Records from a dataset:
━━━━━━━━━━━━━━━━
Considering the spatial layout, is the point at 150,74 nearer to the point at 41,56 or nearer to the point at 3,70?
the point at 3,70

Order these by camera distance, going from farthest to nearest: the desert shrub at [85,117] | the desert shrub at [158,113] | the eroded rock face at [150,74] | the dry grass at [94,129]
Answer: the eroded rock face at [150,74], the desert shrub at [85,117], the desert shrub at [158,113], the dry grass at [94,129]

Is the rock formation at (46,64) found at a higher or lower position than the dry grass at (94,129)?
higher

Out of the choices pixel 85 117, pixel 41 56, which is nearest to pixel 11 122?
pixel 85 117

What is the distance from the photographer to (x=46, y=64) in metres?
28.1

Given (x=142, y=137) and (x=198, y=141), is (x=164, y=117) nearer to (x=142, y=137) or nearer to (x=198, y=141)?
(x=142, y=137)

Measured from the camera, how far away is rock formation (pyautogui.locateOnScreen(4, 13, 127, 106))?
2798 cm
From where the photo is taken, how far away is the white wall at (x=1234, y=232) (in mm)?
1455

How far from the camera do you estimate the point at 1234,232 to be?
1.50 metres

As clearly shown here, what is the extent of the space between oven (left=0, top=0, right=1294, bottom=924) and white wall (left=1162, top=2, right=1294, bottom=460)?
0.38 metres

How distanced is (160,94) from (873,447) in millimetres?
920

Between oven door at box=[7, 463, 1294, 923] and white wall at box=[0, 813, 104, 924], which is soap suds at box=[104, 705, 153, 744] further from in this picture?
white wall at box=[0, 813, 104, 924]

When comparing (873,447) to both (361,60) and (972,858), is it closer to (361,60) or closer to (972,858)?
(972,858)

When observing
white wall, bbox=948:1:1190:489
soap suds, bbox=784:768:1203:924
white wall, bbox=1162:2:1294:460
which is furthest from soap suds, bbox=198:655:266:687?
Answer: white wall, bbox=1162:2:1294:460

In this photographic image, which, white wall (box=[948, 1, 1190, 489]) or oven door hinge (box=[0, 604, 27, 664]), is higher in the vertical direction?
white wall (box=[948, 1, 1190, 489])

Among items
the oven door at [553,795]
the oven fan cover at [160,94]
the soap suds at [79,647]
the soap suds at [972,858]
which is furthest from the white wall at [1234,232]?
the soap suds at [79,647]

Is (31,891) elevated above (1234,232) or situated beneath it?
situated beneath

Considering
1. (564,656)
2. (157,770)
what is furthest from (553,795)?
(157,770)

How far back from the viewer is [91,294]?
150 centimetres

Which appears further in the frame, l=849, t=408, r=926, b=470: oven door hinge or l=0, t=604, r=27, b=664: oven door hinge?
━━━━━━━━━━━━━━━━
» **The task**:
Lay out all of the records above as a numbered list, dropping the blank lines.

» **Solved problem**:
1. Considering the spatial layout, is the point at 150,74 nearer to the point at 41,56 or nearer to the point at 3,70?
2. the point at 3,70
3. Order these by camera distance, going from farthest to nearest: the desert shrub at [85,117] | the desert shrub at [158,113] | the eroded rock face at [150,74] | the dry grass at [94,129]
4. Answer: the eroded rock face at [150,74], the desert shrub at [85,117], the desert shrub at [158,113], the dry grass at [94,129]
5. Is the rock formation at (46,64) found at a higher or lower position than the dry grass at (94,129)?
6. higher
7. Out of the choices pixel 85 117, pixel 41 56, which is nearest to pixel 11 122?
8. pixel 85 117
9. What is the distance from the photographer to (x=46, y=64) in metres?
10. 28.1
11. Given (x=142, y=137) and (x=198, y=141), is (x=164, y=117) nearer to (x=142, y=137) or nearer to (x=198, y=141)?
12. (x=142, y=137)
13. Measured from the camera, how far away is rock formation (pyautogui.locateOnScreen(4, 13, 127, 106))?
14. 2798 cm
15. From where the photo is taken, how far away is the white wall at (x=1234, y=232) (in mm)?
16. 1455
17. How far from the camera do you estimate the point at 1234,232 to be?
18. 1.50 metres
19. As clearly shown here, what is the extent of the space between oven (left=0, top=0, right=1294, bottom=924) and white wall (left=1162, top=2, right=1294, bottom=460)?
20. 0.38 metres
21. How distanced is (160,94) from (873,447) in millimetres?
22. 920
23. Between oven door at box=[7, 463, 1294, 923] and white wall at box=[0, 813, 104, 924], which is soap suds at box=[104, 705, 153, 744] further from in this picture?
24. white wall at box=[0, 813, 104, 924]
25. When comparing (873,447) to both (361,60) and (972,858), is it closer to (361,60) or closer to (972,858)?
26. (972,858)
27. When observing
28. white wall, bbox=948:1:1190:489
29. soap suds, bbox=784:768:1203:924
30. white wall, bbox=1162:2:1294:460
31. which is furthest from soap suds, bbox=198:655:266:687?
32. Answer: white wall, bbox=1162:2:1294:460
33. In this photographic image, which, white wall (box=[948, 1, 1190, 489]) or oven door hinge (box=[0, 604, 27, 664]), is higher in the vertical direction?
34. white wall (box=[948, 1, 1190, 489])
35. Among items
36. the oven door at [553,795]
37. the oven fan cover at [160,94]
38. the soap suds at [79,647]
39. the soap suds at [972,858]
40. which is furthest from the white wall at [1234,232]?
41. the soap suds at [79,647]
42. Is (31,891) elevated above (1234,232) or situated beneath it?
43. situated beneath
44. Considering
45. 1. (564,656)
46. 2. (157,770)
47. what is furthest from (553,795)?
48. (157,770)
49. How far back from the viewer is [91,294]?
50. 150 centimetres
51. Which appears further in the frame, l=849, t=408, r=926, b=470: oven door hinge or l=0, t=604, r=27, b=664: oven door hinge?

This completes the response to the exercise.